Monday, September 6, 2010

White Gold Railroad: Plaster City Narrow Gauge

Charles M. O'Herin
Link Pen Publishing (2008)
ISBN 9780977627912
Reviewed by Marty Shaw for Reader Views


Providing an in-depth look at the Plaster City Railroad, "White Gold Railroad" is great for train aficionados, train model enthusiasts, and history buffs. The book provides an in-depth look at the narrow gauge railroad, complete with detailed histories and both black-and-white and color photos.


The Plaster City Railroad is an example of progress by necessity. When Samuel W. Dunaway envisioned the creation of Imperial Gypsum and Oil Company in the 1920s, a way to transport the products from the quarry to the production plant also had to be created. Unlike other railroads that have occasionally doubled as a public transportation system, the rails at Plaster City have always been dedicated to the sole purpose of moving gypsum, a soft mineral used to make plaster, Sheetrock®, agricultural soil conditioner, and some cements.


The layout of the book makes information easy to find by splitting the history into distinct categories – Historical Summary, Trains & Operations, Structures, and Flora & Fauna. Detailed indexes make easy work of locating a particular figure or photograph by providing easy-to-read lists that provide page numbers, figure/photo names, and brief summaries of each item.
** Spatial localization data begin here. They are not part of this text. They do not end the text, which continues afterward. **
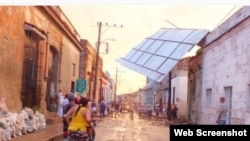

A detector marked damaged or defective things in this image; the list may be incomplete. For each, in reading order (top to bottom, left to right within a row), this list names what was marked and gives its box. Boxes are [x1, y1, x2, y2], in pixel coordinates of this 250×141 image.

torn awning [117, 27, 209, 82]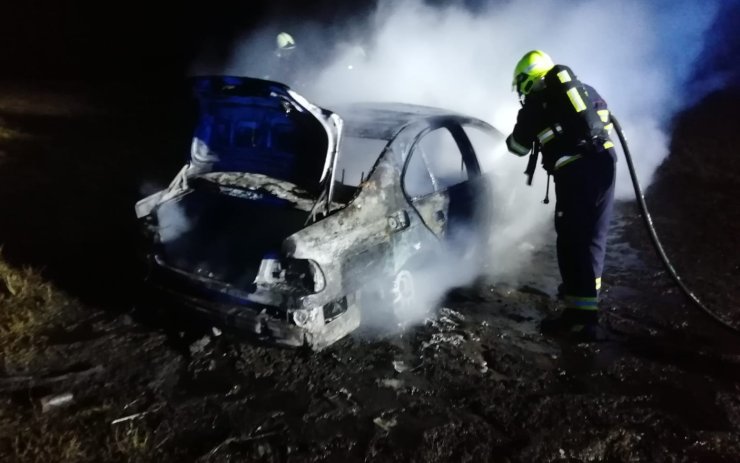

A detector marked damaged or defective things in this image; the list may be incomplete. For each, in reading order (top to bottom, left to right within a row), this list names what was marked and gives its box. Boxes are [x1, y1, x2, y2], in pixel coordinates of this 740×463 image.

burned car [136, 78, 502, 350]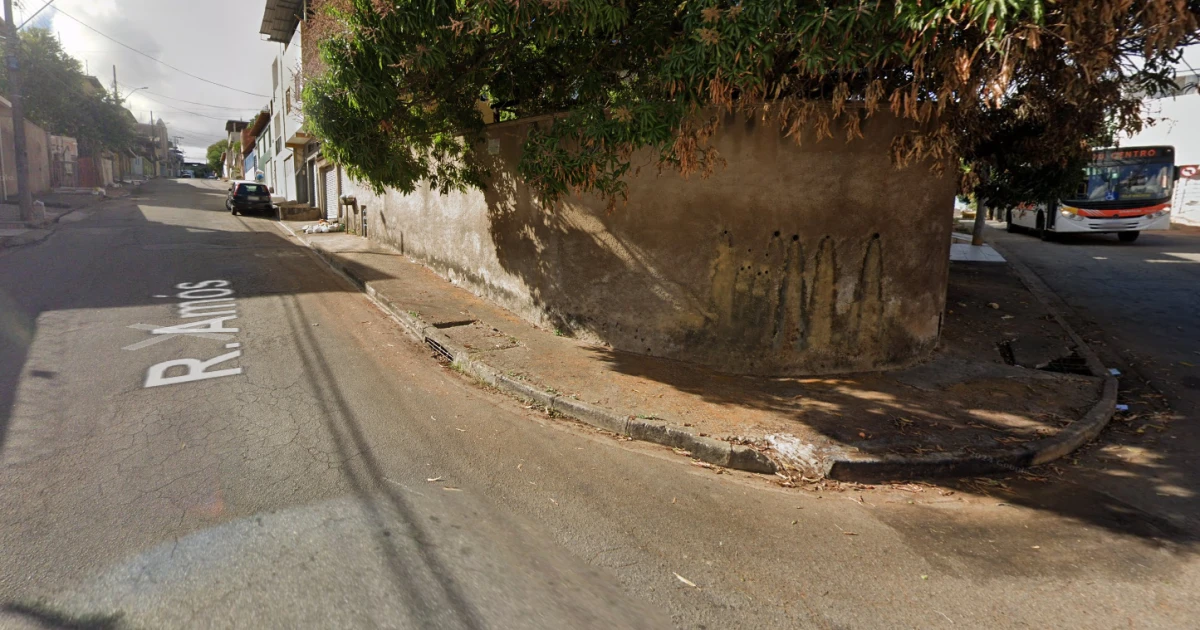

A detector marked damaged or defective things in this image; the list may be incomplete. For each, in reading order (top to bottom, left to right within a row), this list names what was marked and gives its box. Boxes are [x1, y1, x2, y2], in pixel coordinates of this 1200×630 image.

cracked pavement [2, 178, 1200, 624]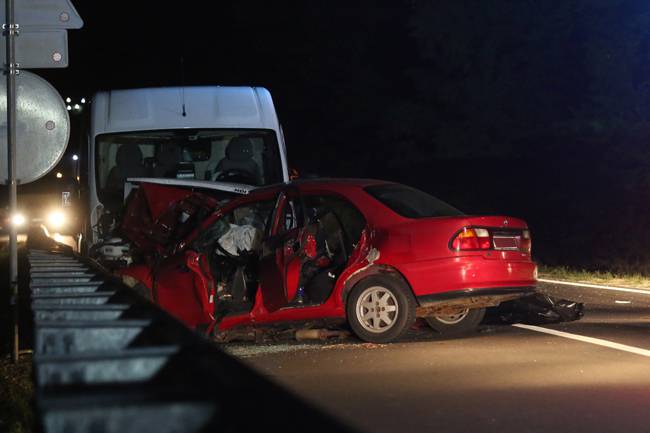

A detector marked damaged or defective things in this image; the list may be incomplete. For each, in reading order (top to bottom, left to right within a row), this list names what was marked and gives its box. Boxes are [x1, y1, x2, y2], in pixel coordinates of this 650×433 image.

detached bumper [416, 286, 532, 316]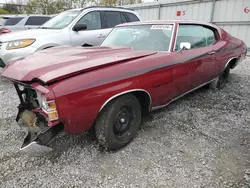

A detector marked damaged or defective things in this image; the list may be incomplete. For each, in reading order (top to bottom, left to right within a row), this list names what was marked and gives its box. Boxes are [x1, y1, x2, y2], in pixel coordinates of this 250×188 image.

damaged hood [1, 46, 157, 83]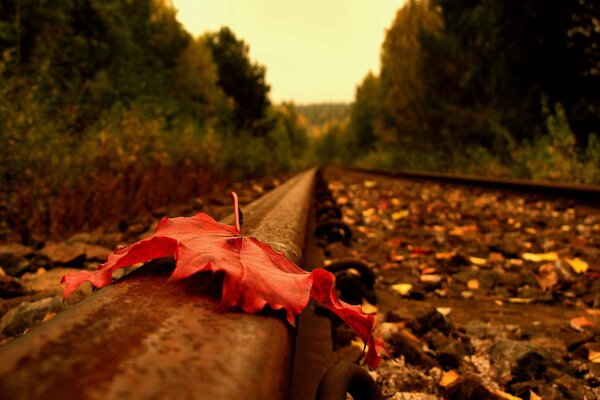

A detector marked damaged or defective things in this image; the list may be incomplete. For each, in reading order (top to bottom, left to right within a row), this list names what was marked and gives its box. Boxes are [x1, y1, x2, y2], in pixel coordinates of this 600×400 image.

rusty rail [0, 167, 318, 398]
rust on metal [0, 168, 318, 400]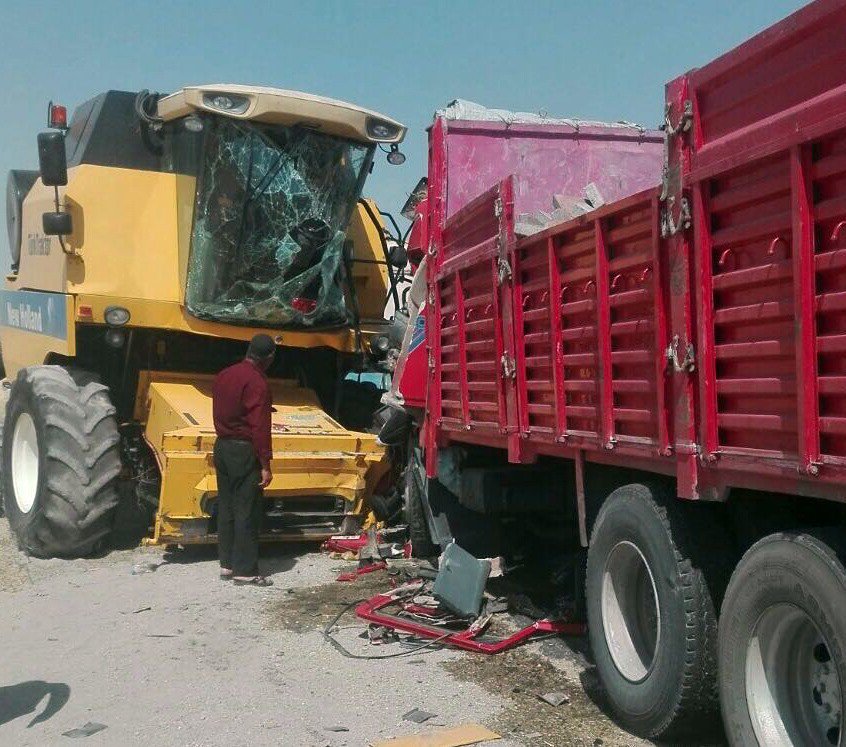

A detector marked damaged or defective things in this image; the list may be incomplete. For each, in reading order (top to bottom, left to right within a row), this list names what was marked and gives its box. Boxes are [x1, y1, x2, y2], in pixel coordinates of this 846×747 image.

damaged truck cab [0, 84, 408, 560]
shattered windshield [187, 117, 372, 328]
I thought "White Gold Railroad" provided an interesting look into the past, providing some provocative insight into Sam Dunaway's efforts of transforming his vision into reality. Instances such as getting the attention of potential investors by including the word 'Oil' in the company name of Imperial Gypsum and Oil Company, although there was never any evidence of oil being found in the area, reveal how dedicated the man was to his idea…and how lucky he was that gypsum turned out to be such a profitable product that the lack of said oil never caused any investor relationships to turn sour. The fact that the Plaster City Railroad is still hauling loads of gypsum today is another testament to the vision of a man who saw potential where others did not.

I was also impressed by the work and the challenges faced by the engineers who were dedicated to making the railroad work. The terrain and weather of the Imperial Valley in California were not forgiving adversaries and a lot of work went into designing, and re-designing, a transportation system that could withstand the harsh environment.

With "White Gold Railroad," Mr. O'Herin set out to create a book that would "give railroad hobbyists, enthusiasts, and historians equal consideration of their interests" and I believe he did exactly that with this detailed look at the Plaster City Railroad from it's origins to it's present-day operations.